There is good news for many cancer patients in New South Wales. Those patients having unabated nausea and vomiting during and after chemo therapy will be tested against a cannabis tablet.
According to the NSW government, the proposed clinical trial of the cannabis tablet will be one of the largest of its kind. NSW Premier Mike Baird is hoping a major breakthrough. He said the cannabis tablet could “fill the void” where other treatments have failed in curing nausea, reports News Corp.
“I think all of us who know people who are in the battle for their lives (need) to have some form of relief,” Baird said.
Canadian pharmaceutical company Tilray will supply the cannabis tablet,which will be administered to more than 300 cancer patients with poor response to traditional treatments.
The enrolment for the trial will start in June 2016. Associate Professor Peter Grimison said a preliminary trial on the efficacy of cannabis to cure nausea caused by chemotherapy was successful.
“But this is actually going to be the largest, most definitive trial in this indication so we can definitely say to patients, `This will help you or it won’t’,” he said.
The cannabis trial for cancer patients is one major outcome of Australia formally allowing access to medical marijuana. The Australian Parliament in February passed a law that legalized the production of cannabis for medicinal and scientific purposes.

___

EXERCISE GOAL: Copy from the cannabis trial article the part that opens with the words "According to the" and closes with "chemotherapy was successful.". Reproduce it word for word.

INFORMATION PROVIDED:
___

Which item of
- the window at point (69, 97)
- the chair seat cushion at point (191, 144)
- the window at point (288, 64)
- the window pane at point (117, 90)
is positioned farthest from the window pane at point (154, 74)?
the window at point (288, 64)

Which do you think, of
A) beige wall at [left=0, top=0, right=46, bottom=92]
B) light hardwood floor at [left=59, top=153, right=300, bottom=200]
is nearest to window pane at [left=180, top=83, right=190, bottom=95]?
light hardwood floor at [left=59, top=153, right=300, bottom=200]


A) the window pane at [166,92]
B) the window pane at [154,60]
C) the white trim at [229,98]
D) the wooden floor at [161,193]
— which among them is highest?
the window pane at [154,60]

___

SOLUTION:
According to the NSW government, the proposed clinical trial of the cannabis tablet will be one of the largest of its kind. NSW Premier Mike Baird is hoping a major breakthrough. He said the cannabis tablet could “fill the void” where other treatments have failed in curing nausea, reports News Corp.
“I think all of us who know people who are in the battle for their lives (need) to have some form of relief,” Baird said.
Canadian pharmaceutical company Tilray will supply the cannabis tablet,which will be administered to more than 300 cancer patients with poor response to traditional treatments.
The enrolment for the trial will start in June 2016. Associate Professor Peter Grimison said a preliminary trial on the efficacy of cannabis to cure nausea caused by chemotherapy was successful.